→ **CONSIGNES**
A - Dans l'extrait sur la démocratie directe et le nucléaire, quel taux de participation est indiqué pour le référendum constitutionnel de 1958 ?
B - Prolongez l'extrait sur la démocratie directe et le nucléaire à partir de sa dernière phrase.

→ **EXTRAIT**
- - - -

Mais combien d’antinucléaires soutiennent la démocratie directe ? Ou du moins nous supposons que beaucoup auraient aimé bénéficier d’une procédure référendaire, au moins pour ce genre de projet important et de dimension nationale. Mais voilà le peuple a adopté une Constitution d’essence quasi monarchique, à 82 % en 1958, avec un taux de participation de 83 % (soit un soutien de 68 % de la population de plus de 21 ans) puis sa principale réforme en 1962 sur l’élection du Président de la république au suffrage universel directe approuvé cette fois encore à 82 % ! On ne peut pas dire que cette Constitution n’a pas été soutenue démocratiquement ! La procédure référendaire d’initiative populaire n’existait pas au moment du lancement du programme nucléaire civil, mais même après son adoption, devant la complexité de sa mise en oeuvre on peut dire qu’elle n’existe pas plus.

- - - -

→ **CONTENU DES DONNÉES**

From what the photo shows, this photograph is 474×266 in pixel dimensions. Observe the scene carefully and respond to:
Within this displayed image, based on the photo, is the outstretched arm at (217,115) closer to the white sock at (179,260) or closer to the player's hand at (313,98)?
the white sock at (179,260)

- - - -

→ **RÉPONSES FOURNIES**
A - 83 %.

B -
Dans tous les cas, le peuple reconduit majoritairement des députés pronucléaires depuis 1958 avec une exception en 1981, mais la gauche élue pour faire un moratoire du nucléaire en a fait plus que la droite….et depuis lors, cette Constitution de plus en plus répressive, de plus en plus pronucléaire continue son bonhomme de chemin et ce n’est qu’avec le mouvement des Gilets Jaunes qu’on a pu voir le débat relancé…

Dans tous les cas, nous pouvons affirmer que sans les « lois assurantielles » et notamment celle du 30 Octobre 1968, il n’y aurait pas pu y avoir de lancement du programme nucléaire civil en France. Nous pouvons donc affirmer que le départ de celui-ci date de 1968 et pas de 1974 avec Messmer.

Sur l’arrêt :

La référence à l’accident a d’autres conséquences, et notamment sur la vision de l’arrêt du nucléaire. Si on part du principe que le nucléaire est incontrolable (le militaire comme le civil d’ailleurs) et qu’il peut être à l’origine d’accidents extrèmement graves pour la biosphère et les humains alors on ne peut qu’exiger son arrêt immédiat. Or, on est loin du « compte logique ». Beaucoup d’antinucléaires reconnaissent que l’accident est possible, que c’est une raison, sinon la raison principale pour laquelle on doit s’y opposer, mais c’est pour dans la foulée en exiger une sortie progressive s’étalant sur 10 ou 25 ans. Si on peut attendre aussi longtemps pour l’arrêter alors c’est qu’il ne doit pas être si dangereux que cela !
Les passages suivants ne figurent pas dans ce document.